A powerful explosion rocked a Russian air base in Crimea, killing one person and wounding several others, while sunbathers watched on.
Russia’s Defense Ministry said munitions blew up at the Saki base. Ukraine has denied responsibility.
Videos posted to social media showed sunbathers fleeing a nearby beach as huge clouds of smoke from the explosions rose over the horizon.
The headquarters of Russia’s Black Sea Fleet in the Crimean port of Sevastopol was hit by a small-scale explosion delivered by a makeshift drone last month in an attack blamed on Ukrainian saboteurs.
Crimea’s head Sergei Aksyonov said ambulances and medical helicopters were sent to the Saki air base and the area was sealed off.
One person was killed, according to the regional leader of Crimea, Sergei Aksyonov.
Earlier authorities reported that five people were wounded, with one of them hospitalised and the others treated for cuts from shards of glass and released.
Officials in Moscow have long warned Ukraine that any attack on Crimea would trigger massive retaliation, including strikes on “decision-making centers” in Kyiv.
The Saki base was used by Russian warplanes to strike areas in Ukraine’s south on short notice.
⚡️Russia claims explosions in Crimean airfield caused by munitions detonation.
— The Kyiv Independent (@KyivIndependent) August 9, 2022
Following reports of explosions in Crimea, Russian Defense Ministry said the blasts at the Saki Air Base occurred due to the detonation of munitions.
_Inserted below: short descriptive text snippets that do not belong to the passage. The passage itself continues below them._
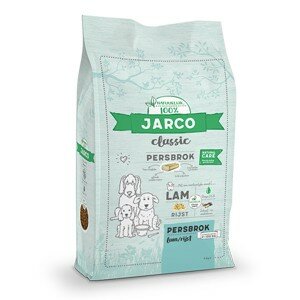 Jarco Classic Persbrok Adult 2-100kg Lam 12,5 kg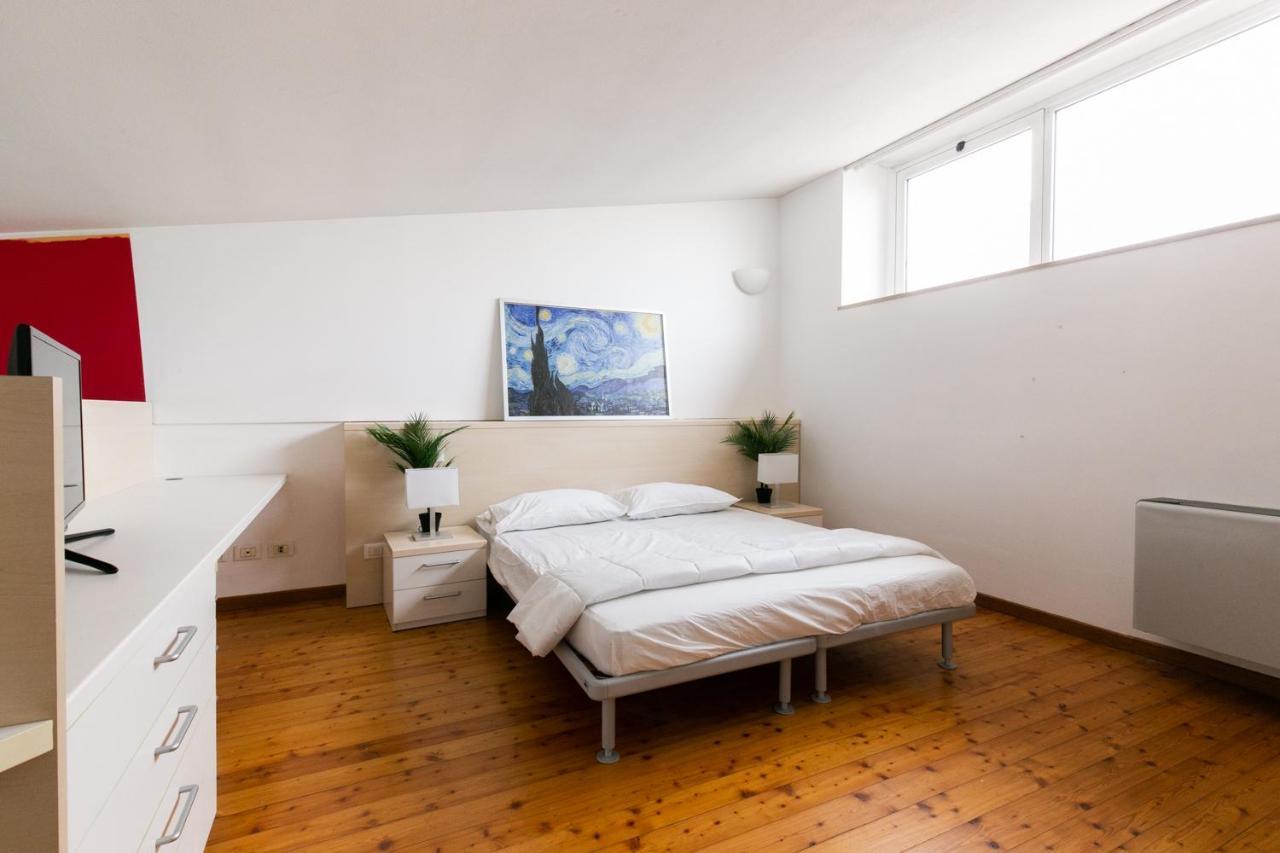 Lejlighed Urban Loft 25 *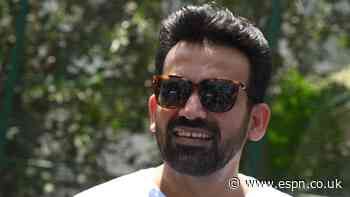 CSK bring in Zaheer Khan as head coach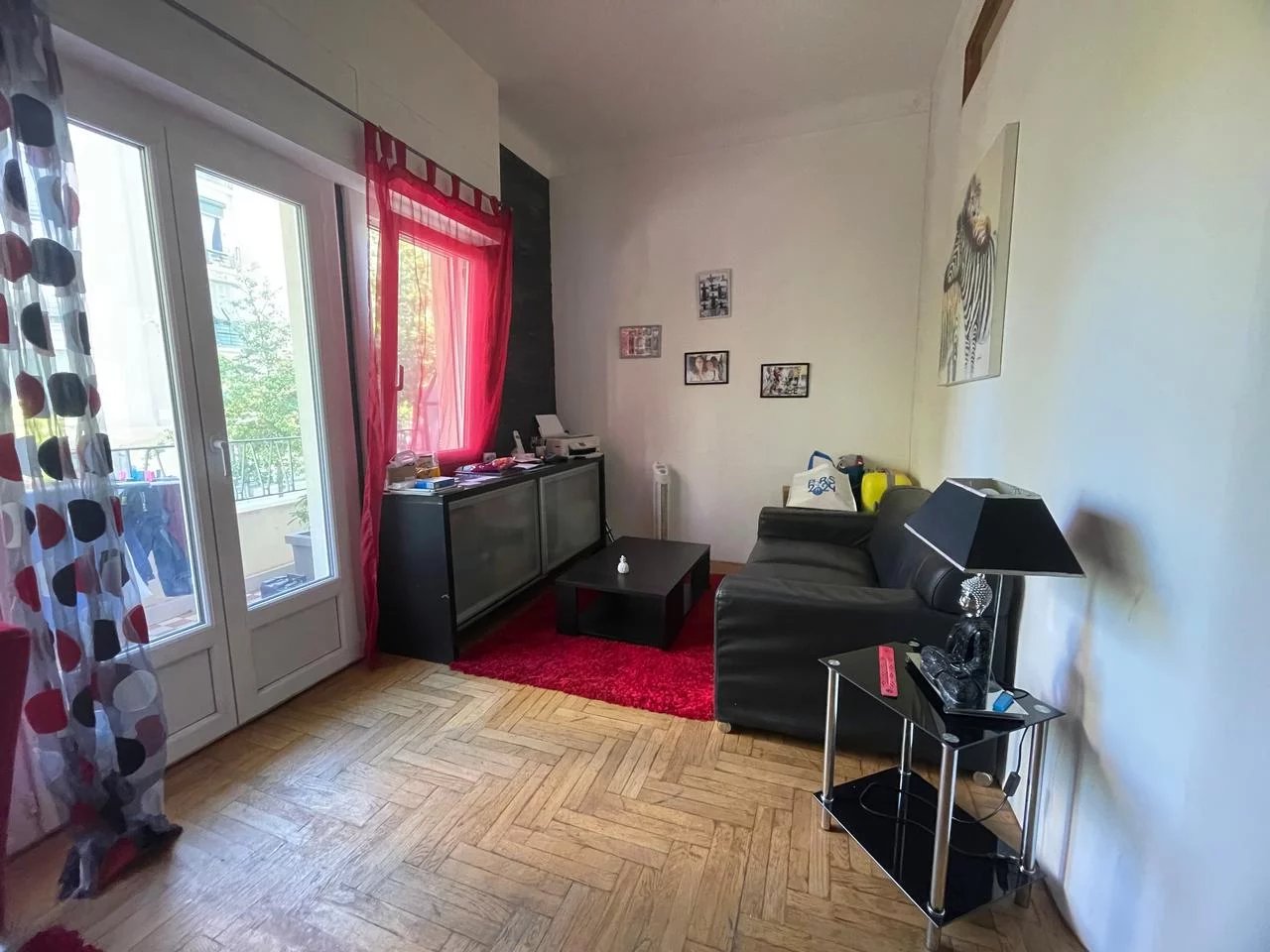 Appartement  2 Rooms 28.83m2  for sale   160 000 €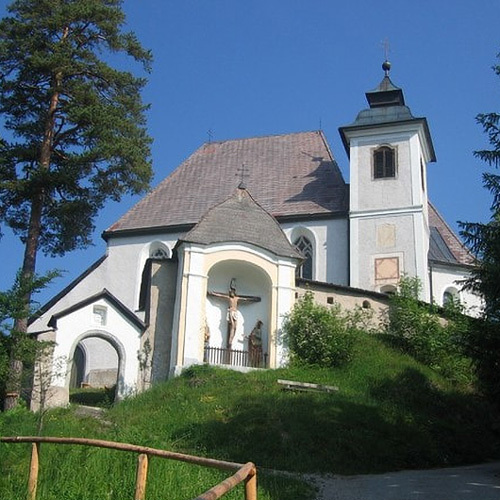 Gottesdienste auf dem Heiligenstein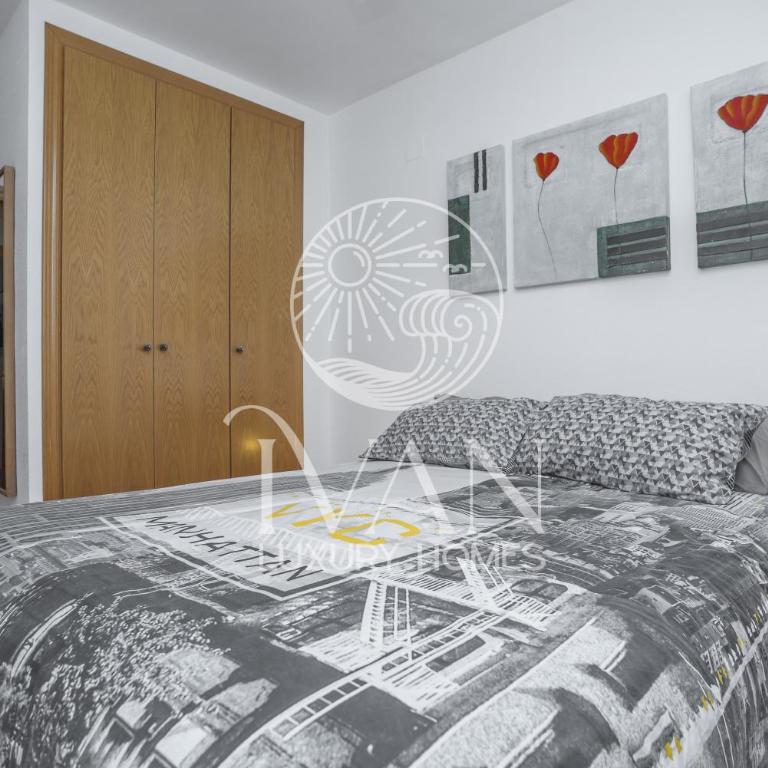 Casa Arcoiris Ivan Luxury Homes 3ªPlta Norte - Apartamento de 2 dormitorios - 3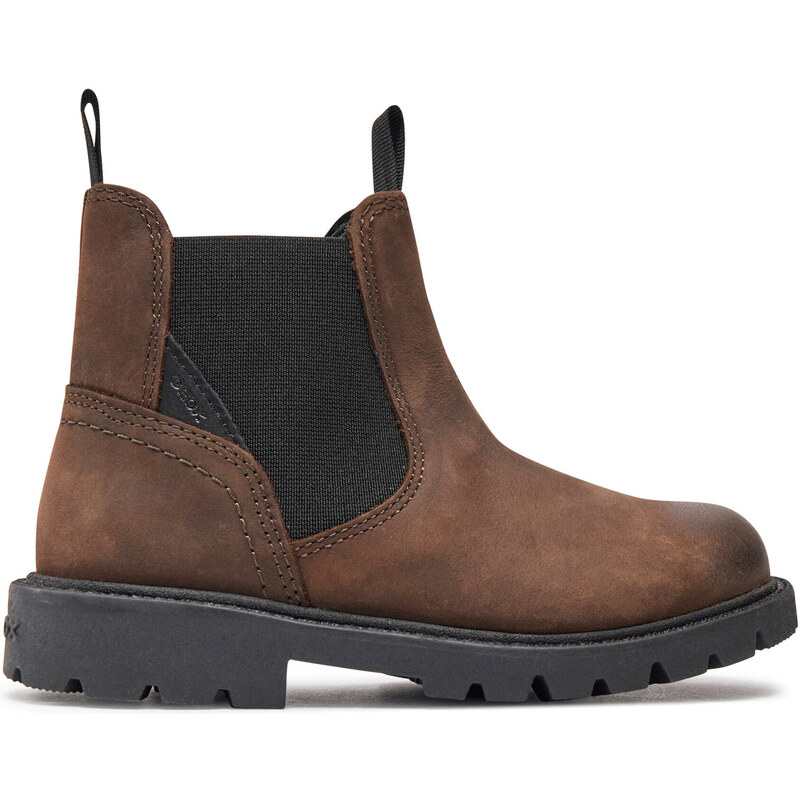 Šnurovacia obuv Geox 57215547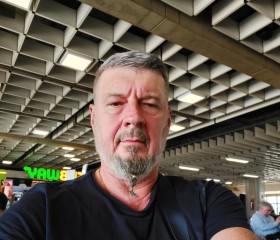 Andrey, 60, Curitiba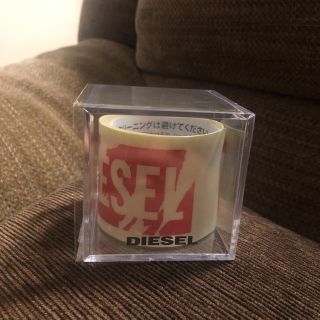 ディーゼル(DIESEL)のDIESEL ノベルティステッカー(その他)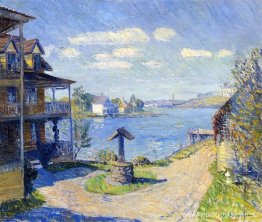 Zomerhotel Zomerhotel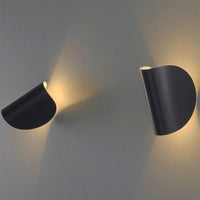 Modern Colored Wall Lamp - ColorVibe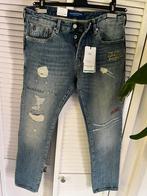 Nieuwe Scotch&Soda ralston jeans 32-32, W32 (confectie 46) of kleiner, Blauw, Scotch&Soda, Verzenden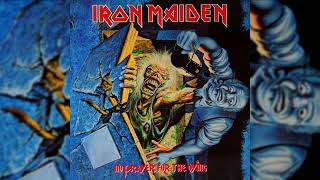Iron Maiden - Mother Russia (2022 Remaster by Aaraigathor)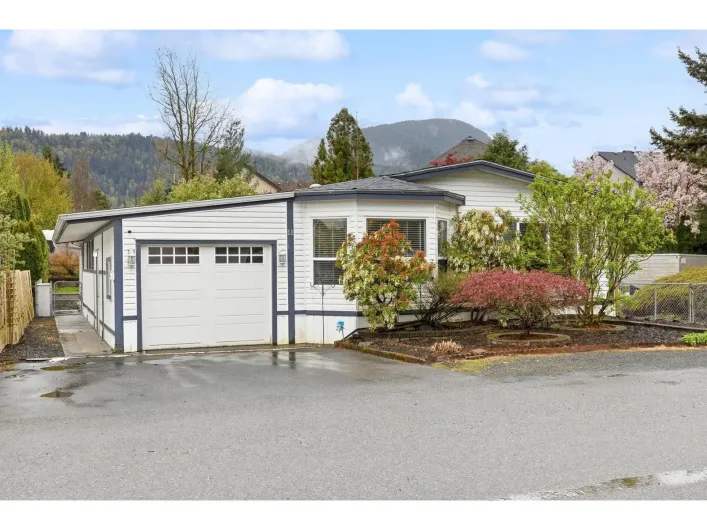 11 44565 MONTE VISTA DRIVE|Sardis South, Chilliwack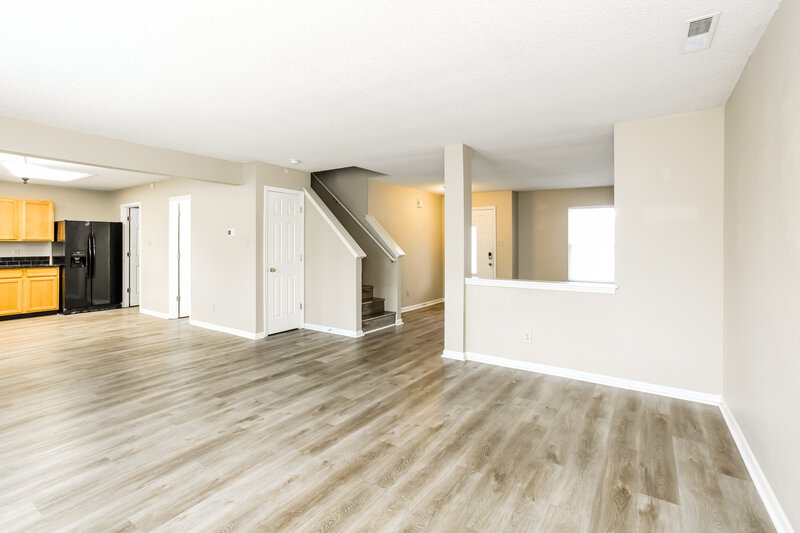 2,145/Mo, 19560 Tradewinds Dr Noblesville, IN 46062 Family Room View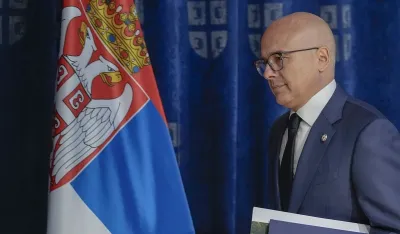 Vučević: Duboko sam razočaran srpskim pravosuđem, izbore očekujem krajem 2026.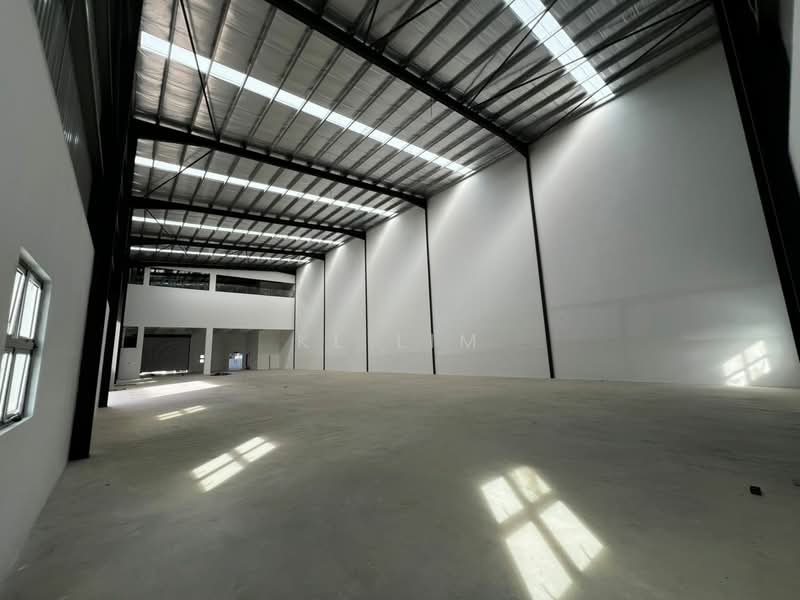 Factory for Rent in Kapar (Selangor) - KL Lim - Interior - PropertyGuru.com.my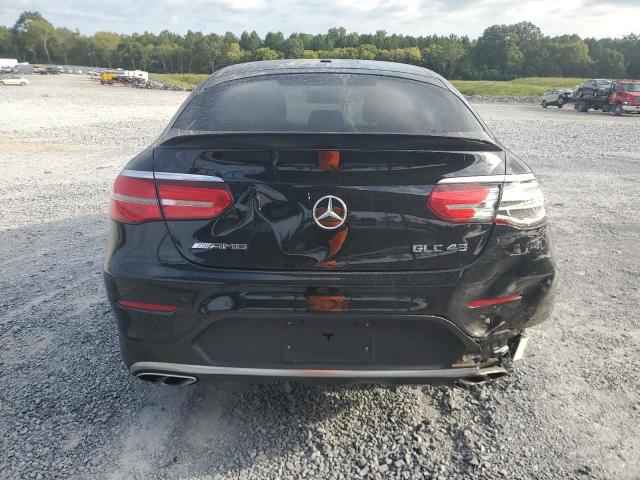 Photo 5 VIN: WDC0J6EB1JF311763 - MERCEDES-BENZ GLC COUPE 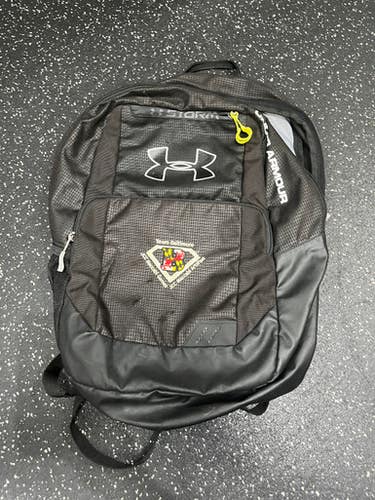 Used Under Armour Exercise Accessory Other 11849-s000028338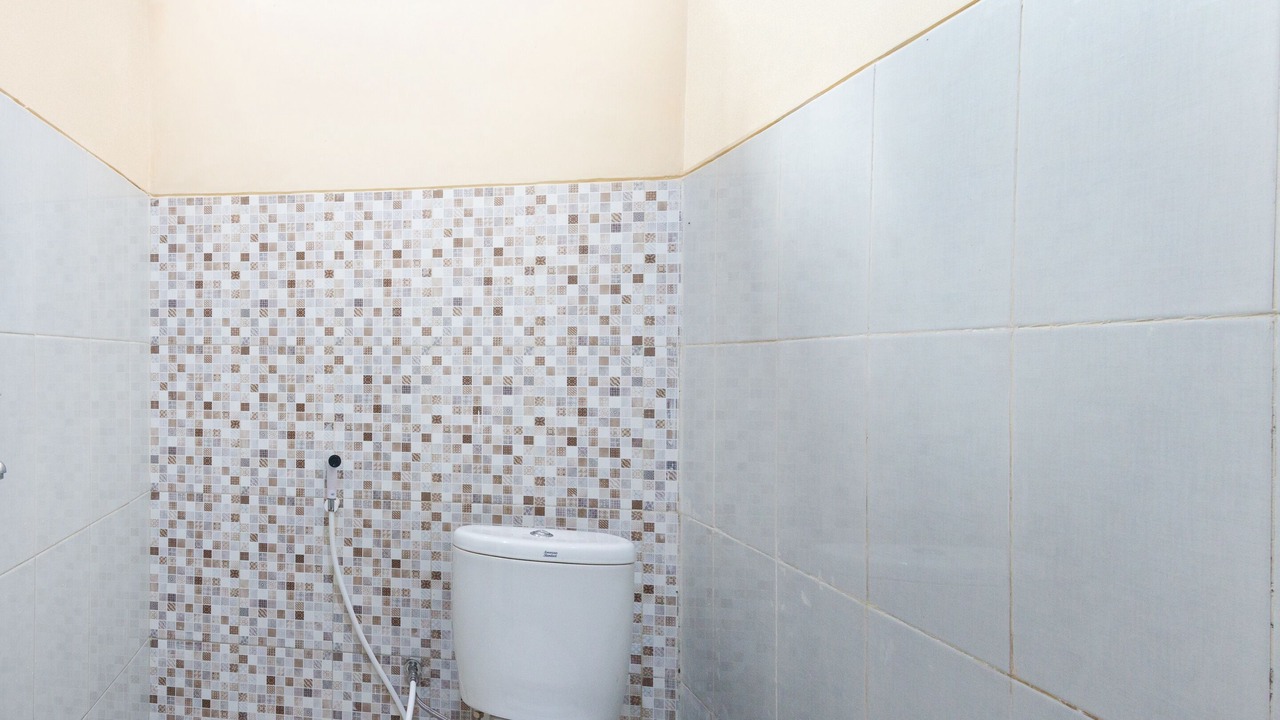 Photo of Bathroom in Lawang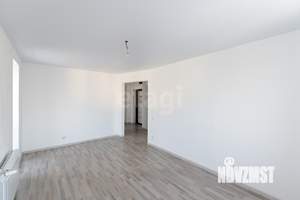 2-к квартира, вторичка, 47м2, 2/10 этаж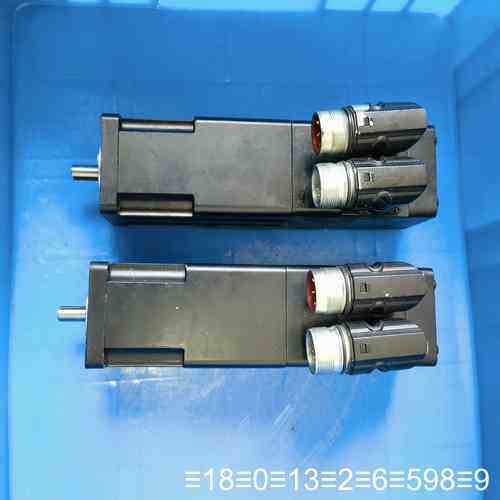 AB电机MPL-B1530U-VJ44AA的，功能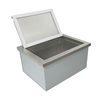 RCS Drop-in Ice Cooler with Lid (VIC2)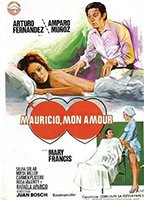 Mauricio, mon amour 1976 film scene di nudo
Ukraine hasn't yet commented.
📷Ukrainska Pravda pic.twitter.com/EaJdXkOwSf
Earlier on Tuesday, Ukrainian officials said that at least three Ukrainian civilians were killed and 23 wounded by Russian shelling in 24 hours, including an attack not far from the Russian-occupied Zaporizhzhia nuclear power plant.
The Russians fired over 120 rockets at the town of Nikopol, which is across the Dnieper River from the plant, Dnipropetrovsk Gov. Valentyn Reznichenko said. Several apartment buildings and industrial sites were damaged, he said.
Ukraine and Russia have accused each other in recent days of shelling the power station, the biggest nuclear plant in Europe, stoking international fears of a catastrophe.
In his nightly video address, Ukrainian President Volodymyr Zelenskyy called for new sanctions against Russia, accusing it of risking another nuclear disaster.
“We are actively informing the world about Russian nuclear blackmail,” he said.
The Kremlin claimed that Ukraine’s military was attacking the plant and urged Western powers to force Kyiv to stop.
The Ukrainians in recent weeks have been mounting counterattacks in Russian-occupied areas of southern Ukraine while also trying to hold off the Kremlin’s forces in the country’s industrial Donbas region in the east.